- [What you should do] Once you reach the line with "قدردانی امام جمعه" in the material below, copy each line exactly up to and including the line with "접히는 자석 선물 상자 편평한 팩을 인쇄하는 관례", and skip the pictures.

- [Records shown]
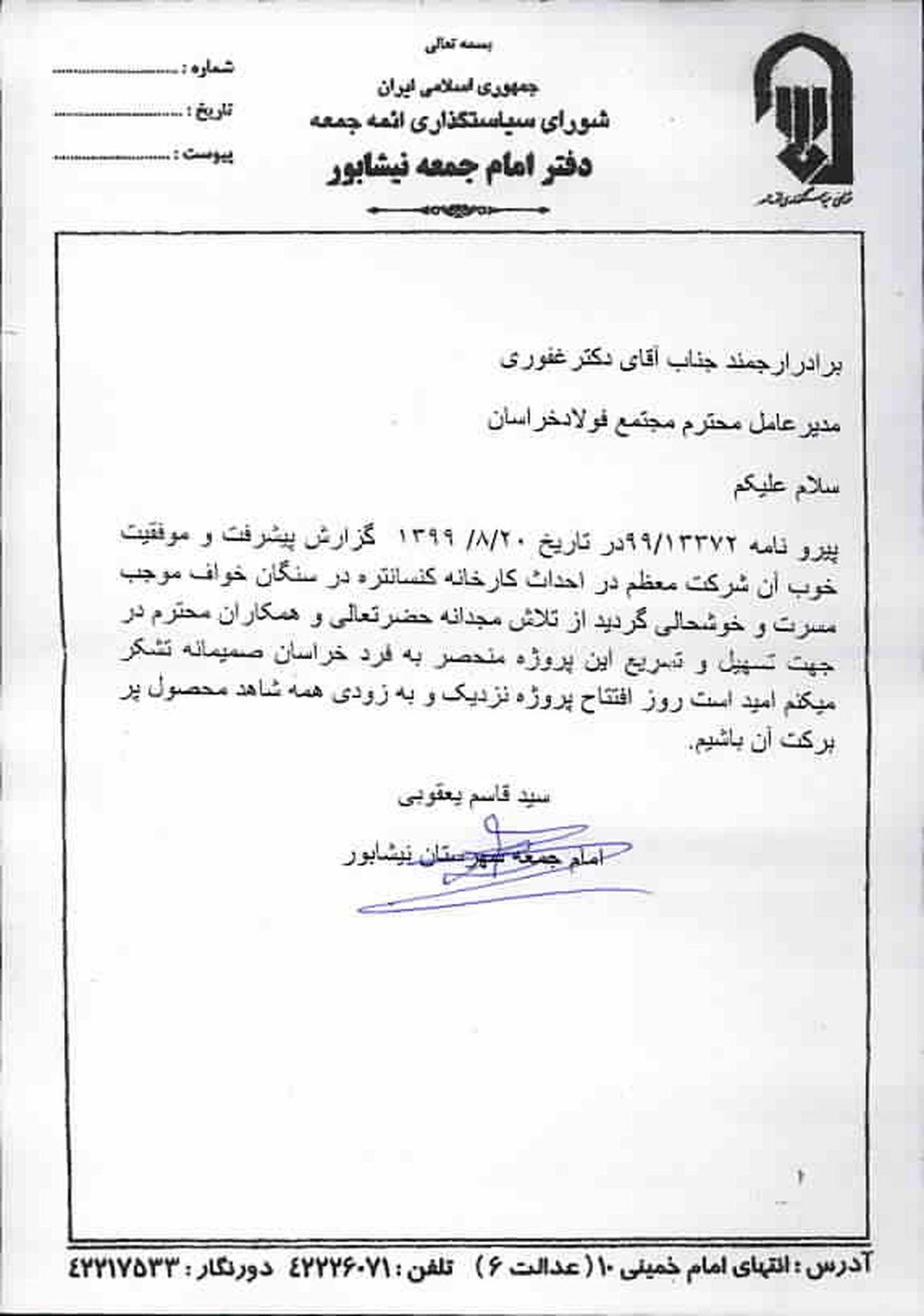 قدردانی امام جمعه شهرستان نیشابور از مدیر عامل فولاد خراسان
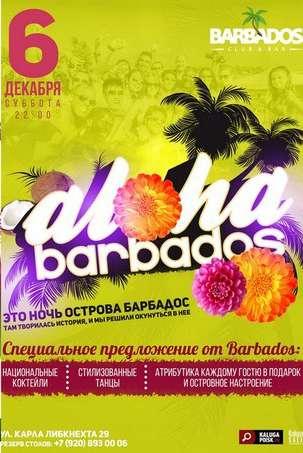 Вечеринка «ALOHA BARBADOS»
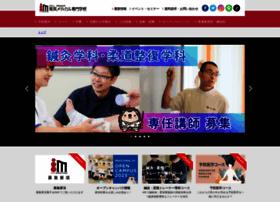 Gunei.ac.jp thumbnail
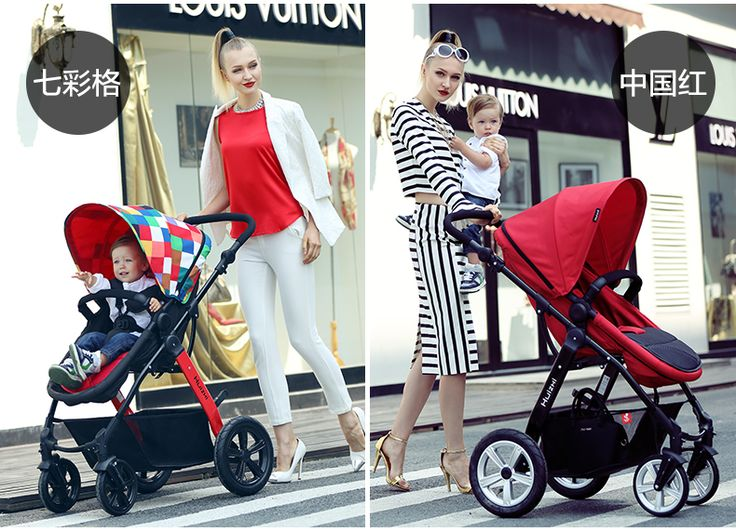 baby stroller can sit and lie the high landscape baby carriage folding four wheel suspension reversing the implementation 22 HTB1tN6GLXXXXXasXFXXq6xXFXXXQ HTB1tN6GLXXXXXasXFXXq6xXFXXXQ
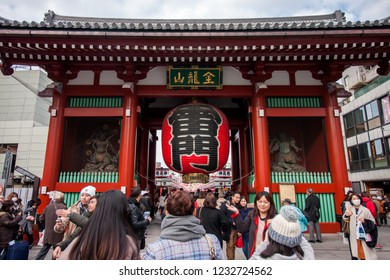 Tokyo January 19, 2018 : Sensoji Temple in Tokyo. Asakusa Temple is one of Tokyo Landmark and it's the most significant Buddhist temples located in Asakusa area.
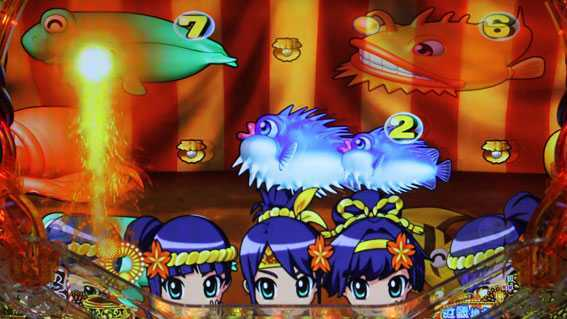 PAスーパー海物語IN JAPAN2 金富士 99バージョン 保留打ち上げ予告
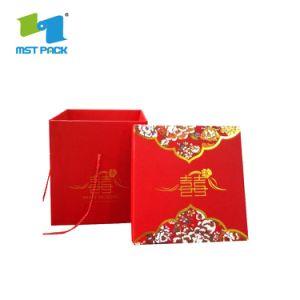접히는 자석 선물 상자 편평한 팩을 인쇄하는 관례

==

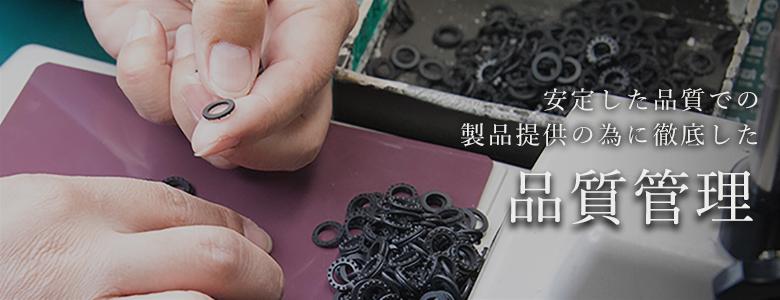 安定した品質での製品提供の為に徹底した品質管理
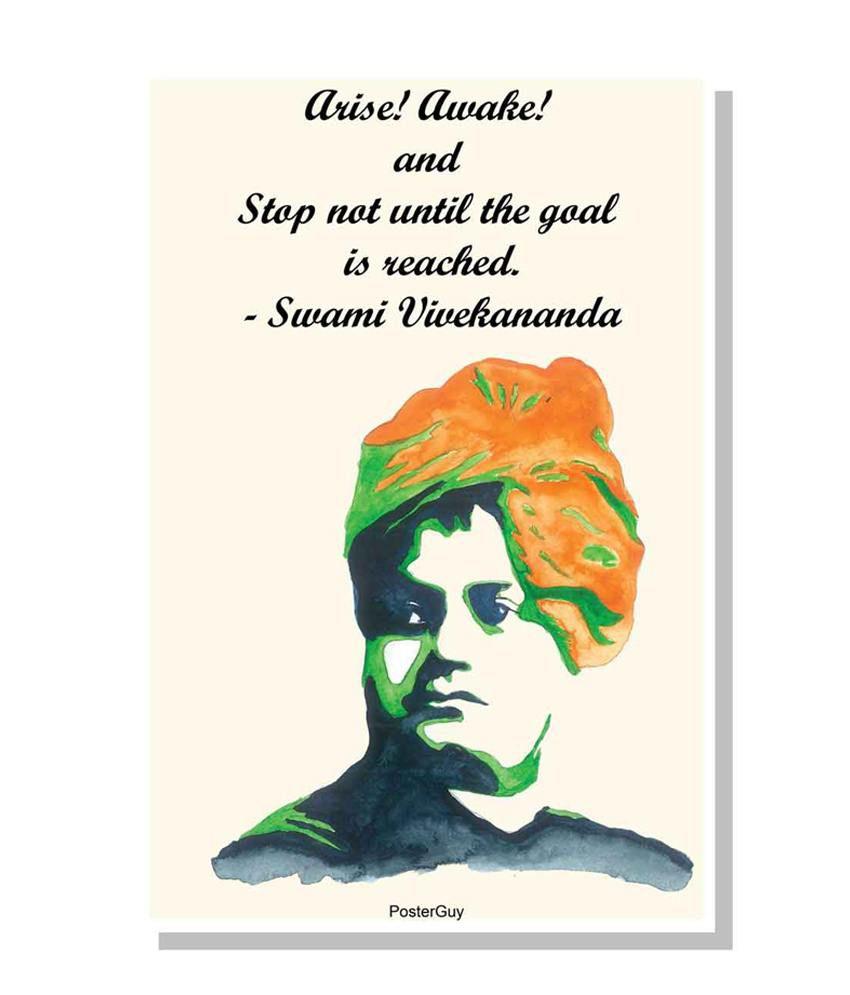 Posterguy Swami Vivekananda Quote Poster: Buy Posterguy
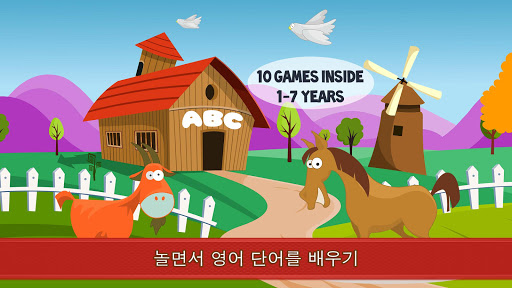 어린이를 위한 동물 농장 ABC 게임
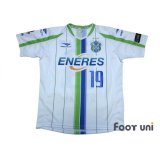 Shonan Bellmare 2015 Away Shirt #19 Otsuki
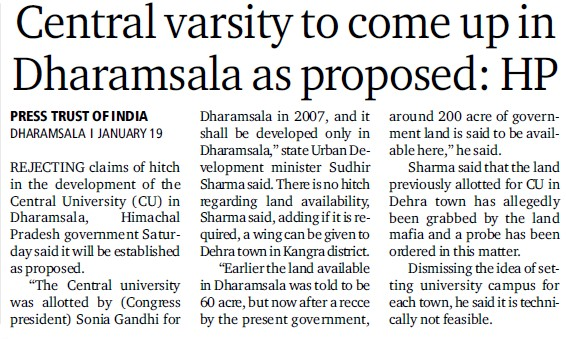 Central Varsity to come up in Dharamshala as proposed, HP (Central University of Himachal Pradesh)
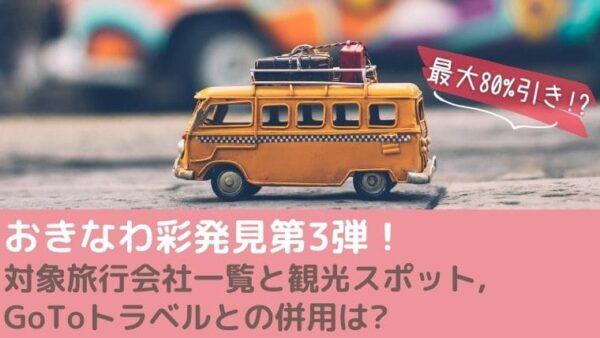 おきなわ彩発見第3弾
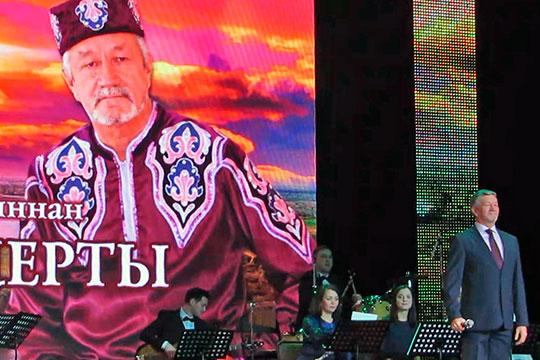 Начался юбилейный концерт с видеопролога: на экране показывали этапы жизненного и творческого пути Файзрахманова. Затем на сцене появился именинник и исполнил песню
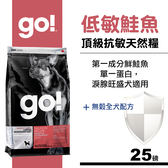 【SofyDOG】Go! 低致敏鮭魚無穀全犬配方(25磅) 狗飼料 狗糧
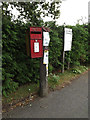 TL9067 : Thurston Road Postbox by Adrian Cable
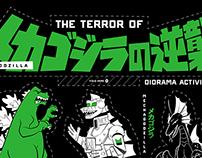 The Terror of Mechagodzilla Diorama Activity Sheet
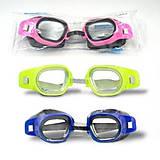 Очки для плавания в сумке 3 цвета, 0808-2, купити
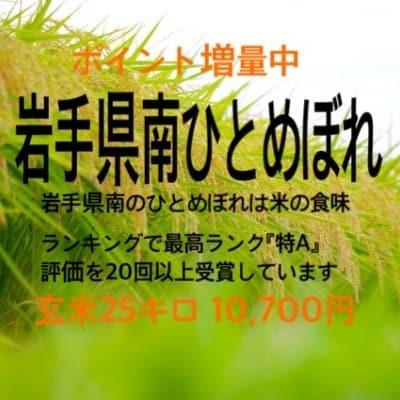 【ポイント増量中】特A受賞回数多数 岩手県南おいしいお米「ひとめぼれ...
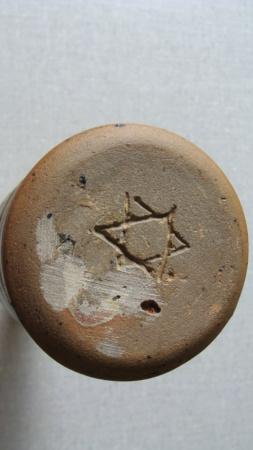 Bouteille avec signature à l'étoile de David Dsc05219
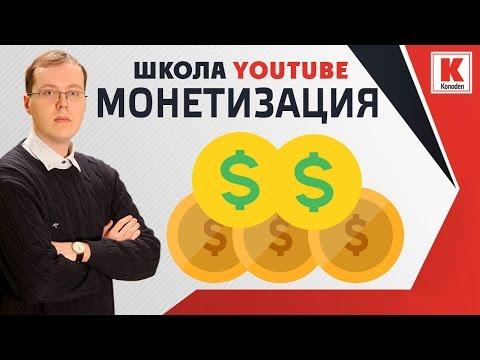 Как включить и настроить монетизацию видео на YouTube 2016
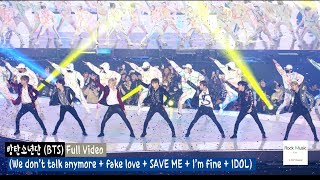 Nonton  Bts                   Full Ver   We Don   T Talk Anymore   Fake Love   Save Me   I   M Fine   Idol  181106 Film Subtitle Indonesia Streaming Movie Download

...

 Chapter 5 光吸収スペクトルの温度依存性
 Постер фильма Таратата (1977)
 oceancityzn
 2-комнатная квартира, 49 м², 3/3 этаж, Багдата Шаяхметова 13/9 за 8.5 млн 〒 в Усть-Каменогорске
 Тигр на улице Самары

- [Output for this task]
 قدردانی امام جمعه شهرستان نیشابور از مدیر عامل فولاد خراسان
 Вечеринка «ALOHA BARBADOS»
 Gunei.ac.jp thumbnail
 baby stroller can sit and lie the high landscape baby carriage folding four wheel suspension reversing the implementation 22 HTB1tN6GLXXXXXasXFXXq6xXFXXXQ HTB1tN6GLXXXXXasXFXXq6xXFXXXQ
 Tokyo January 19, 2018 : Sensoji Temple in Tokyo. Asakusa Temple is one of Tokyo Landmark and it's the most significant Buddhist temples located in Asakusa area.
 PAスーパー海物語IN JAPAN2 金富士 99バージョン 保留打ち上げ予告
접히는 자석 선물 상자 편평한 팩을 인쇄하는 관례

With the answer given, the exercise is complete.